— Work to be completed —
Set down a precise copy of the whole listing.

■ ■ ■

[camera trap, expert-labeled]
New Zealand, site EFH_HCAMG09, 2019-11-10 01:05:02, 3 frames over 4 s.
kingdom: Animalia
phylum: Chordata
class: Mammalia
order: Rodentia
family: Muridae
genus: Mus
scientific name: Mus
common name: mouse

■ ■ ■

— Task solution —
[camera trap, expert-labeled]
New Zealand, site EFH_HCAMG09, 2019-11-10 01:05:02, 3 frames over 4 s.
kingdom: Animalia
phylum: Chordata
class: Mammalia
order: Rodentia
family: Muridae
genus: Mus
scientific name: Mus
common name: mouse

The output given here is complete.